This research was conducted and presented as part of the Field Work module at the UX Upskill Program at the school Hyper Island.
We were introduced to the art of doing field work in order to understand what people truly want, need and desire. Learned the fundamentals about how to gather data, what research methods there are and how we conduct interviews in the real world. Also, we practiced Nudging.
We also reviewed work processes and quality standards within UX Design and parts of UX research, such as user testing, data gathering and analytics as well as performing quantitative and qualitative field studies.
We were presented with the challenge: How might we help product teams when they are trying to understand their users?
We were to choose from three different target groups, Product Manager, Researched and Product/UX Designer.
I choose UX Designers as the target group within this research.

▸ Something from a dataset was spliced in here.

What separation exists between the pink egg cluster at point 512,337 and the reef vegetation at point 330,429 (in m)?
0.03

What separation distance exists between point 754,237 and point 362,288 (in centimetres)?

I used the Double Diamon Framework from Design Council (https://www.designcouncil.org.uk/news-opinion/what-framework-innovation-design-councils-evolved-double-diamond).
1 – Mapping out the UX Designers needs, I simulated a workshop where the needs (coming from my earlier experiences) was mapped out and where I selected 3/5, top important- and unknown, needs for a UX Designer to be used for the hypothesis.
2 – An experiment guide was used to create hypothesis out of the top 3 needs. The guide helped me to develop both the quantitative questions as well as the qualitative questions
3 – The survey was set up in Google Forms. I decided from the beginning that I wanted something I find important in research, a large enough sample of the dataset. My preconceptions about UX Designers are that they are creative and that the like memes. So I created a survey that would give the user a “fun” and “relaxed” feeling when filled in. Since we also couldn’t reward the ones participating with gift cards or such, I brainstormed and came up with that a book tip was something I think most appreciate, but mostly, it triggers peoples curiousness!
I joined different Slack, Facebook and LinkedIn groups for UX designers and posted in them. I connected over LinkedIn with random UX Designers and asked them to fill it in. All of these acts worked to get me 110 answers on the survey and 9 people that was up for interviews!
Along with the answers coming in and me having the interviews I’ve learned that the survey, if redoing it, would benefit from being more clear on the exact type of UX Designers I was looking for as well as rewriting some of the questions for getting even more insights from it. Though a great learning opportunity and I’ve also recieved good and constructive feedback from people answering the survey and wanting to help out.
4 – For the last part the data from the quantitative survey data and qualitative data from the interviews was synthetized where the insights, principles and the next steps are defined.